■ Problems to solve ■
- A) Answer these from the loan-transfer excerpt:
(i) What does the loan documentation usually let the lender do with its rights and obligations?
(ii) What regulates the process for securities granted to the original lender?
(iii) What example of a specific restriction does it name?
- B) Duplicate the loan-transfer excerpt word for word, starting with "There is no" and going on through "of the lender.".

There is no statutory mechanism. The loan documentation will usually provide that the lender may freely assign its rights and obligations to a new lender; the borrower will not usually be allowed to novate its obligations without the prior express or written consent of the lender.

With respect to securities granted to the original lender, these may be either released with the simultaneous execution of termination agreements with respect to the existing security agreements between the borrower and the original lender, and the new security agreements between the borrower and the new lender as secured party (or a tripartite agreement between the borrower, the original lender and the new lender), or transferred without release in favour of the new lender. The process is regulated by general principles of law and the Contracts Law.

There are no general statutory restrictions; it is a matter of commercial terms (existence or negotiation) and capacity under the constituent documents of the parties involved. There may be instances of specific restrictions (such as when the buy-back by an affiliate amounts to financial assistance) and therefore each case needs to be examined on its particular facts.

■ Provided data ■
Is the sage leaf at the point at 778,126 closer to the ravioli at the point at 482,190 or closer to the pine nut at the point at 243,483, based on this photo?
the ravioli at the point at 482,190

■ Responses ■
- A)
(i) Freely assign them to a new lender.
(ii) General principles of law and the Contracts Law.
(iii) When the buy-back by an affiliate amounts to financial assistance.

- B)
There is no statutory mechanism. The loan documentation will usually provide that the lender may freely assign its rights and obligations to a new lender; the borrower will not usually be allowed to novate its obligations without the prior express or written consent of the lender.